Ma vie s'est arrêtée à 20 ans

Marie, jeune et jolie Dieppoise de 34 ans, nous livre un témoignage poignant, celui d’une femme séropositive à qui la société a fermé toutes les portes.

Marie est blonde, jolie, elle fait visiblement attention à son look. Rien ne la différencie des jeunes femmes de son âge qui passent la trentaine sereinement. Pourtant, Marie, Dieppoise depuis trois ans, n’a pas, ou presque pas d’amis, elle ne parvient pas à trouver de travail. Les conséquences de sa séropositivité. Le jeune femme a contracté le virus du Sida voici près de 14 ans. A peine sortie de l’adolescence, elle fréquentait alors les milieux toxicomanes. «Mais je ne me piquais pas. A l’époque, on commençait tout juste à parler du Sida, des modes de transmission. Un soir, j’ai fait une crise de manque et emprunté la seringue d’un copain..» Geste fatal. «C’est la preuve qu’une seule fois suffit, et ce tant pour les toxicomanes que dans le cas d’une transmission d’origine sexuelle...»

A l’occasion de la journée mondiale contre le Sida, Marie a accepté de parler d’elle, de son expérience, de son traumatisme «surtout pour dire aux gens de faire attention, de ne surtout pas relâcher leur attention et de continuer de se protéger. Tant qu’on n’aura pas inventé et mis au point un vaccin, le danger persistera. Pour moi, c’est comme si ma vie s’était arrêtée à l’âge de 20 ans.» Cruel constat.
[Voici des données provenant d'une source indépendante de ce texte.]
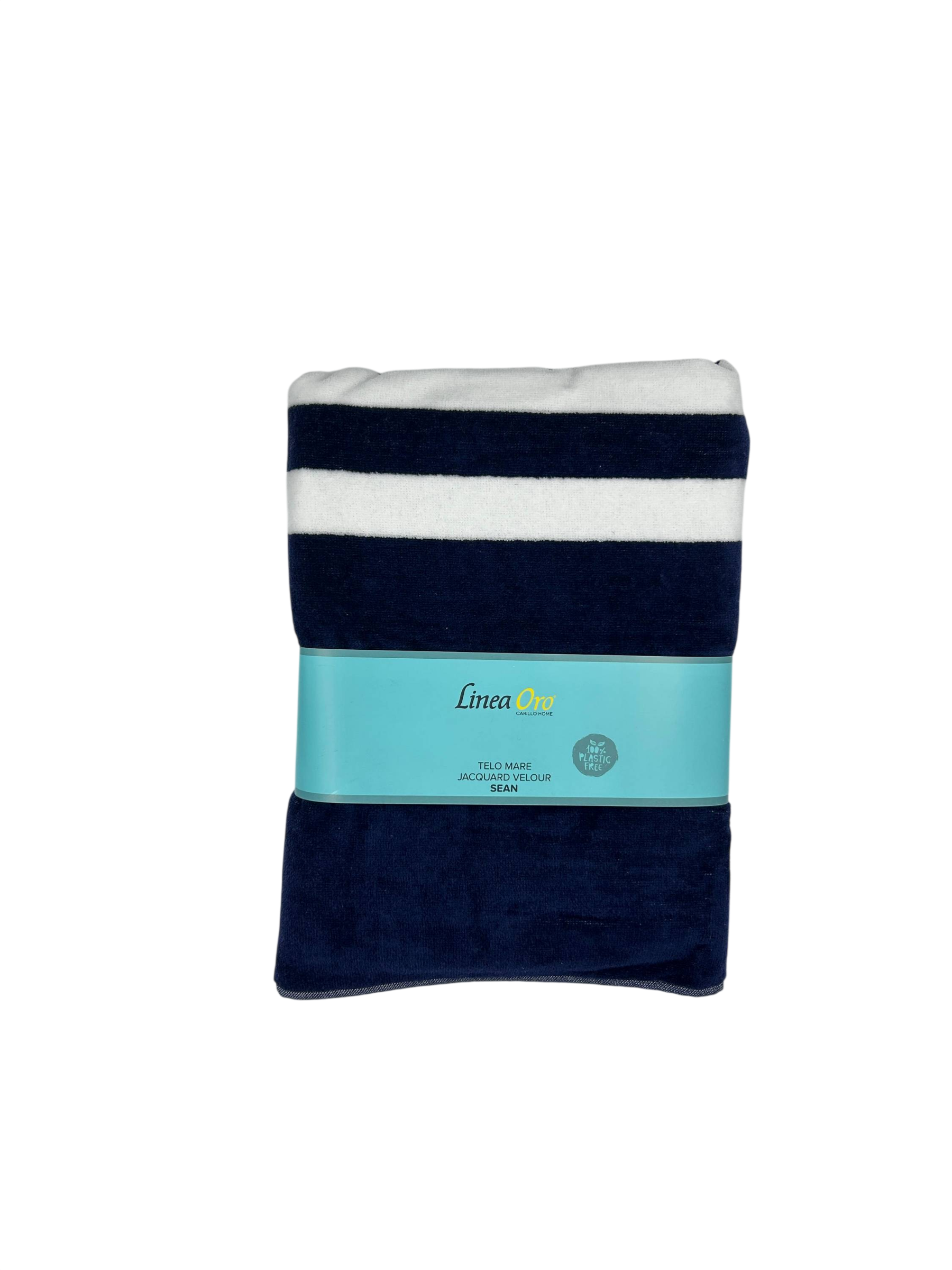 SEAN TELO MARE VELOUR CM 86X160 BF0245 BLU NAVY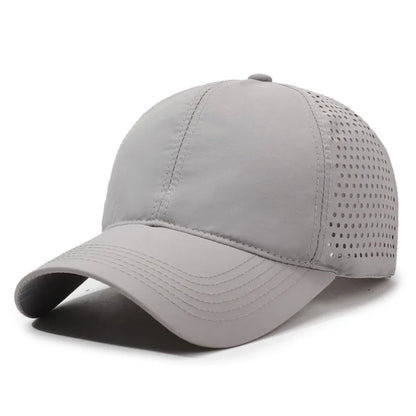 Breathable Mesh Baseball Cap Unisex  Casual Style Polyester Hat Lightweight Solid Color Adjustable Sun Cap for Outdoor
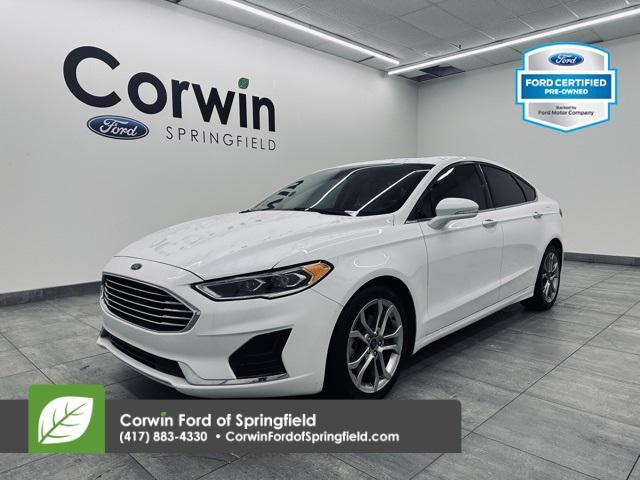 used 2020 Ford Fusion car, priced at $14,989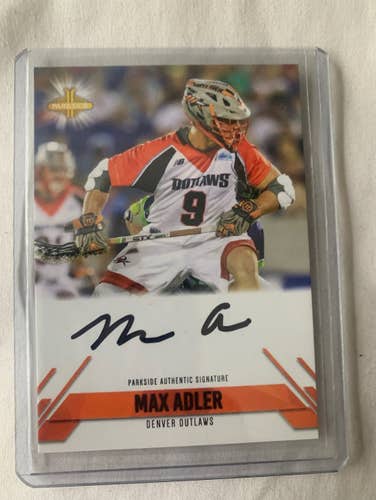 2019 Parkside MLL Signature Series Max Adler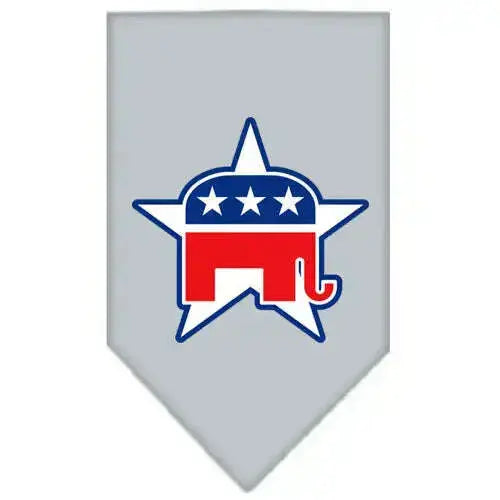 Republican-Screen-Print-Bandana-Grey-Large-GreatEagleInc-319085633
Pourtant, alors que la maladie gagne régulièrement du terrain, alors qu’elle passe des hauts et des bas sur le plan physique, la jeune femme n’est pas résignée. Elle veut se battre, elle tient à son combat. Contre le mal qui la ronge tout d’abord, - «je bénéficie de la tri-thérapie qui me permet de remonter la pente quand je m’affaiblis trop» - Et contre le comportement de ceux qui savent. Contre ce sentiment d’être «une pestiférée» que tout le monde rejette, pour ne pas dire méprise, contre ces employeurs potentiels qui préfèrent trouver n’importe quelle excuse pour lui refuser un job. Comme si le Sida pouvait s’attraper à travers un regard, à travers une poignée de main, à travers un baiser. Cette méconnaissance de la maladie qui conduit les porteurs du VIH à se renfermer sur eux-mêmes, contraints et forcés, doit être combattue de toutes nos forces. Car exclure ainsi un malade de la société, c’est lui infliger une seconde mort, et ça, c’est intolérable.

Considérés comme des travailleurs handicapés, les séropositifs ne peuvent pas cacher la nature de leur mal, «et instantanément, l’attitude de celui que tu as face à toi change dès lors qu’il sait. En arrivant à Dieppe, j’ai rencontré deux filles de mon âge. On était bonnes copines, on discutait des choses dont les femmes de 30 ans parlent normalement. Elles m’ont tourné le dos quand je leur ai dit ma situation. La seule solution pour vivre normalement est de cacher sa séropositivé.»

Victime deux fois

Sans travail, sans famille, Marie doit se contenter de l’allocation pour adulte handicapée, soit un peu plus de 3000 francs par mois, pour survivre. Victime, elle l’est deux fois : de la maladie et de l’incompréhension qui l’entoure.

Selon elle, les progrès enregistrés dans les traitements, avec la mise au point de la tri-thérapie notamment, ont conduit à un relâchement coupable de l’information du public. «Aujourd’hui, on pense encore trop que cela ne nous arrivera jamais. Ici à Dieppe, malgré les efforts du collectif, l’information ne passe pas suffisamment. J’ai voulu pendant un temps, ouvrir une permanence avec le soutien d’une association telle que Aides ou Act up, mais les crédits font défaut. Au contraire, certaines antennes sont amenées à fermer, comme si l’épidémie n’était plus qu’un mauvais souvenir. Attention, car c’est loin d’être le cas.»

Si Marie a souhaité préserver son anonymat, c’est pour éviter qu’on la regarde davantage pour sa séropositivité que pour ce qu’elle est en tant que jeune femme. En tout cas, nous, l’avons vue, nous l’avons appréciée et lui souhaitons beaucoup de courage dans la lutte qu’elle mène quotidiennement, et surtout beaucoup de bonheur car tout un chacun a droit au bonheur.